---------- 出典 ----------

営業秘密に関する「不正競争」
不競法2条1項4号から9号の規定を以下に整理しておきます。
(定義)
第二条 この法律において「不正競争」とは、次に掲げるものをいう。
四 【不正取得、不正取得後使用・開示】
窃取、詐欺、強迫その他の不正の手段により営業秘密を取得する行為(以下「不正取得行為」という。)
又は
不正取得行為により取得した営業秘密を使用し、若しくは開示する行為(秘密を保持しつつ特定の者に示すことを含む。以下同じ。)

---------- 提供資料 ----------

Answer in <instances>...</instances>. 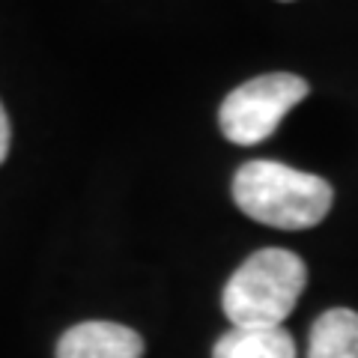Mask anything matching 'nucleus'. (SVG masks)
Segmentation results:
<instances>
[{
    "mask_svg": "<svg viewBox=\"0 0 358 358\" xmlns=\"http://www.w3.org/2000/svg\"><path fill=\"white\" fill-rule=\"evenodd\" d=\"M233 200L248 218L278 230H308L329 215L331 185L281 162H245L233 176Z\"/></svg>",
    "mask_w": 358,
    "mask_h": 358,
    "instance_id": "obj_1",
    "label": "nucleus"
},
{
    "mask_svg": "<svg viewBox=\"0 0 358 358\" xmlns=\"http://www.w3.org/2000/svg\"><path fill=\"white\" fill-rule=\"evenodd\" d=\"M308 284V266L287 248L254 251L221 293L233 329H281Z\"/></svg>",
    "mask_w": 358,
    "mask_h": 358,
    "instance_id": "obj_2",
    "label": "nucleus"
},
{
    "mask_svg": "<svg viewBox=\"0 0 358 358\" xmlns=\"http://www.w3.org/2000/svg\"><path fill=\"white\" fill-rule=\"evenodd\" d=\"M9 141H13V129H9V117H6L3 105H0V164H3L9 155Z\"/></svg>",
    "mask_w": 358,
    "mask_h": 358,
    "instance_id": "obj_7",
    "label": "nucleus"
},
{
    "mask_svg": "<svg viewBox=\"0 0 358 358\" xmlns=\"http://www.w3.org/2000/svg\"><path fill=\"white\" fill-rule=\"evenodd\" d=\"M308 358H358V313L350 308L320 313L308 334Z\"/></svg>",
    "mask_w": 358,
    "mask_h": 358,
    "instance_id": "obj_5",
    "label": "nucleus"
},
{
    "mask_svg": "<svg viewBox=\"0 0 358 358\" xmlns=\"http://www.w3.org/2000/svg\"><path fill=\"white\" fill-rule=\"evenodd\" d=\"M308 93L310 87L305 78L289 72H268L251 78L221 102L218 126L227 141L239 143V147H254V143L272 138L281 120Z\"/></svg>",
    "mask_w": 358,
    "mask_h": 358,
    "instance_id": "obj_3",
    "label": "nucleus"
},
{
    "mask_svg": "<svg viewBox=\"0 0 358 358\" xmlns=\"http://www.w3.org/2000/svg\"><path fill=\"white\" fill-rule=\"evenodd\" d=\"M212 358H296V341L284 329H230Z\"/></svg>",
    "mask_w": 358,
    "mask_h": 358,
    "instance_id": "obj_6",
    "label": "nucleus"
},
{
    "mask_svg": "<svg viewBox=\"0 0 358 358\" xmlns=\"http://www.w3.org/2000/svg\"><path fill=\"white\" fill-rule=\"evenodd\" d=\"M143 338L105 320L78 322L57 341V358H143Z\"/></svg>",
    "mask_w": 358,
    "mask_h": 358,
    "instance_id": "obj_4",
    "label": "nucleus"
}]
</instances>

----------

# [出題一覧]
1. 営業秘密に関する不正競争の文章から、「不競法2条1項4号から9号の規定を以下に整理しておきます。」で始まり「示すことを含む。以下同じ。)」に至るまでの部分を、一字一句変えずに再掲してもらえますか?
2. エントリのうち、文字列「xmlns」を含む行をすべて集めてもらえますか?大文字と小文字は区別してください。

# [解答一覧]
1.
不競法2条1項4号から9号の規定を以下に整理しておきます。
(定義)
第二条 この法律において「不正競争」とは、次に掲げるものをいう。
四 【不正取得、不正取得後使用・開示】
窃取、詐欺、強迫その他の不正の手段により営業秘密を取得する行為(以下「不正取得行為」という。)
又は
不正取得行為により取得した営業秘密を使用し、若しくは開示する行為(秘密を保持しつつ特定の者に示すことを含む。以下同じ。)

2.
    "mask_svg": "<svg viewBox=\"0 0 358 358\" xmlns=\"http://www.w3.org/2000/svg\"><path fill=\"white\" fill-rule=\"evenodd\" d=\"M233 200L248 218L278 230H308L329 215L331 185L281 162H245L233 176Z\"/></svg>",
    "mask_svg": "<svg viewBox=\"0 0 358 358\" xmlns=\"http://www.w3.org/2000/svg\"><path fill=\"white\" fill-rule=\"evenodd\" d=\"M308 284V266L287 248L254 251L221 293L233 329H281Z\"/></svg>",
    "mask_svg": "<svg viewBox=\"0 0 358 358\" xmlns=\"http://www.w3.org/2000/svg\"><path fill=\"white\" fill-rule=\"evenodd\" d=\"M9 141H13V129H9V117H6L3 105H0V164H3L9 155Z\"/></svg>",
    "mask_svg": "<svg viewBox=\"0 0 358 358\" xmlns=\"http://www.w3.org/2000/svg\"><path fill=\"white\" fill-rule=\"evenodd\" d=\"M308 358H358V313L350 308L320 313L308 334Z\"/></svg>",
    "mask_svg": "<svg viewBox=\"0 0 358 358\" xmlns=\"http://www.w3.org/2000/svg\"><path fill=\"white\" fill-rule=\"evenodd\" d=\"M308 93L310 87L305 78L289 72H268L251 78L221 102L218 126L227 141L239 143V147H254V143L272 138L281 120Z\"/></svg>",
    "mask_svg": "<svg viewBox=\"0 0 358 358\" xmlns=\"http://www.w3.org/2000/svg\"><path fill=\"white\" fill-rule=\"evenodd\" d=\"M212 358H296V341L284 329H230Z\"/></svg>",
    "mask_svg": "<svg viewBox=\"0 0 358 358\" xmlns=\"http://www.w3.org/2000/svg\"><path fill=\"white\" fill-rule=\"evenodd\" d=\"M143 338L105 320L78 322L57 341V358H143Z\"/></svg>",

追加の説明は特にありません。